● 给定文本

这可能导致永远无法收敛。因为一个 agent 的更新策略会导致其他所有 agents 的目标函数都发生变化，例如：

The \(i\)-th agent found \(𝛉_\star^i = \arg\max_{𝛉^i} \; J^i(𝛉^1, \cdots, 𝛉^n)\).
Now, another agent changes its policy.
So \(𝛉_\star^i\) is no longer the best policy of the \(i\)-th agent. The \(i\)-th agent has to find a new \(𝛉^i\).
The other agents’ objective functions will change, and therefore they will change their policies...

就这样所有的 agents 都在不停地改变自己的策略，可能永远都无法收敛。

Centralized and Decentralized

由于一个 agent 的更新策略会导致其他所有 agents 的目标函数都发生变化，因而需要令 agents 之间能够进行通信。通信方式有两种：Centralized ，中心化，和 Decentralized ，去中心化。

Fully decentralized: Every agent uses its own observations and rewards to learn its policy. Agents do not communicate.
Fully centralized: The agents send everything to the central controller. The controller makes decisions for all the agents.

Agent 本身只负责发起动作，不负责决策；决策由 central controller 负责。

Centralized training with decentralized execution: A central controller is used during training. The controller is disabled after training.

Partial Observations

MARL 通常假设 Partial Observations ，部分观测，这是因为 agent 往往只能观测到局部的 state 而看不到全局的 state 。

An agent may or may not have full knowledge of the state, \(s\).
Let \(o^i\) be the \(i\)-th agent’s observation.
Partial observation: \(o^i \ne s\).
Full observation: \(o^1 = ⋯ = o^n = s\).

Fully Decentralized

训练过程：（和 single-agent RL 的训练过程完全一样）

\[ \begin{matrix} \begin{matrix} \\ \text{Agent} 1 & \text{Agent} 2 & ⋯ & \text{Agent} n \\a^1 ↑↓ o^1, r^1 & a^2 ↑↓ o^2, r^2 & & a^n ↑↓ o^n, r^n \end{matrix} \\ Environment \end{matrix} \]

训练结束之后，每个 agent 使用各自的策略网络来做决策。无论是训练还是推理，agent 之间

\[ \begin{matrix} \begin{matrix} \\ a ^ 1 ∼ π(⋅ ∣ o ^ 1; 𝛉 ^ 1) & a ^ 2 ∼ π(⋅ ∣ o ^ 2; 𝛉 ^ 2) & & a ^ n ∼ π(⋅ ∣ o ^ n; 𝛉 ^ n) \\ \text{Agent} 1 & \text{Agent} 2 & ⋯ & \text{Agent} n \\a^1 ↑↓ o^1 & a^2 ↑↓ o^2 & & a^n ↑↓ o^n \end{matrix} \\ Environment \end{matrix} \]

The \(i\)-th agent has a policy network (actor): \(\pi(a^i ∣ o^i; 𝛉^i)\).
The \(i\)-th agent has a value network (critic): \(q(o^i, a^i; \mathbf{w}^i)\).
Agents do not share observations and actions.

● 数据摘录
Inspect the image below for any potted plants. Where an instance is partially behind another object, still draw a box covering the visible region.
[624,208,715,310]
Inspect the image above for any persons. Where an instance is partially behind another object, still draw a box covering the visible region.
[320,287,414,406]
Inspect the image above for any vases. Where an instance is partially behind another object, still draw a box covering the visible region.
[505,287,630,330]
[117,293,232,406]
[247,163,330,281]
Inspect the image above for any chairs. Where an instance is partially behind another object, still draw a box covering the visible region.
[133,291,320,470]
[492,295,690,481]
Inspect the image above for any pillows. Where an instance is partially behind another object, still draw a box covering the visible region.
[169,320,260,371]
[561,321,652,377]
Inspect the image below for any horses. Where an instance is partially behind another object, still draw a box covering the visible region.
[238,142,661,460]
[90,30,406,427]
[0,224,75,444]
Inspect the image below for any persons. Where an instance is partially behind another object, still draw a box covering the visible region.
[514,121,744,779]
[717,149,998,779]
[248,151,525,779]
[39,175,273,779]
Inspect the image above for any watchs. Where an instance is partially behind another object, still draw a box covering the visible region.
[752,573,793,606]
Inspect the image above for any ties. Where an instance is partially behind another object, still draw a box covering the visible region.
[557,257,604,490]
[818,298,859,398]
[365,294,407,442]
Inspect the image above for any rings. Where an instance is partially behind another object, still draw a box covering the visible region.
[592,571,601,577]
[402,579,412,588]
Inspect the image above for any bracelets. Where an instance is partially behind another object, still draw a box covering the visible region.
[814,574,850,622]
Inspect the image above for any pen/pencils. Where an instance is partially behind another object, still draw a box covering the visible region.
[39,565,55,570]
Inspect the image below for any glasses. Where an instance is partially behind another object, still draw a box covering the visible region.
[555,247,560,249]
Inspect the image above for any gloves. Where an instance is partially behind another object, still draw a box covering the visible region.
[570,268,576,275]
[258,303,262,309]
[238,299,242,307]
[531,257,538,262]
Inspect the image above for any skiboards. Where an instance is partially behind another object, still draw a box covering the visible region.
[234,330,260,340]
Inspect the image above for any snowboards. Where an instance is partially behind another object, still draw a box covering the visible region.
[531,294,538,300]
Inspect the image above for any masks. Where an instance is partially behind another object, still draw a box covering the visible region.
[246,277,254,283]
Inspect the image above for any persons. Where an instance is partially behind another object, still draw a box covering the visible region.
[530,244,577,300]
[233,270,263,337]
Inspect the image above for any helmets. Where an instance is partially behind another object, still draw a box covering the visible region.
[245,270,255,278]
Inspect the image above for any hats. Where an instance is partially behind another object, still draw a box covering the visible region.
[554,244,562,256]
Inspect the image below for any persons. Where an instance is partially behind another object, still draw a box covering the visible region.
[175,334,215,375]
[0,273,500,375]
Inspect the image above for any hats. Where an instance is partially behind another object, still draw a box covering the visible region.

● 任务要求
A. 把关于多智能体强化学习的文本中的这句话译成英文：“Agent 本身只负责发起动作，不负责决策；决策由 central controller 负责。”
B. 从关于多智能体强化学习的文本的最后一句之后接着往下写。

● 逐项结果
A. The agent itself is only responsible for taking actions, not for making decisions; decisions are made by the central controller.

B.
Train the policy and value networks in the same way as the single-agent setting.
This does not work well.

Fully Centralized

Centralized Training:

\[ \text{Central Controller} \left\{ \begin{matrix} \underset{a^1}{\overset{o^1, r^1}{⇆}} & \text{Agent} 1 ↔ \\ \underset{a^2}{\overset{o^2, r^2}{⇆}} & \text{Agent} 2 ↔ \\ ⋯ \\ \underset{a^n}{\overset{o^n, r^n}{⇆}} & \text{Agent} n ↔ \end{matrix} \right\} \text{Environment} \]

Centralized Execution:

\[ \overset{π(a ^ i ∣ o ^ 1, ⋯, o ^ n; 𝛉 ^ i) \text{ for all } i = 1, 2, ⋯, n} {\text{Central Controller}} \left\{ \begin{matrix} \underset{a^1}{\overset{o^1, r^1}{⇆}} & \text{Agent} 1 ↔ \\ \underset{a^2}{\overset{o^2, r^2}{⇆}} & \text{Agent} 2 ↔ \\ ⋯ \\ \underset{a^n}{\overset{o^n, r^n}{⇆}} & \text{Agent} n ↔ \end{matrix} \right\} \text{Environment} \]

比如 Centralized 应用于 actor-critic method ：

Let \(𝐚 = [a^1, a^2, ⋯, a^n]\) contain all the agents’ actions.
Let \(𝐨 = [o^1, o^2, ⋯, o^n]\) contain all the agents’ observations.
The central controller knows \(𝐚\), \(𝐨\), and all the rewards.
The controller has \(n\) policy networks and \(n\) value networks:
Policy network (actor) for the \(i\)-th agent: \(\pi(a^i ∣ 𝐨; 𝛉^i)\).
Value network (critic) for the \(i\)-th agent: \(q(𝐨, 𝐚; 𝐰^i)\).
Centralized Training: Training is performed by the controller.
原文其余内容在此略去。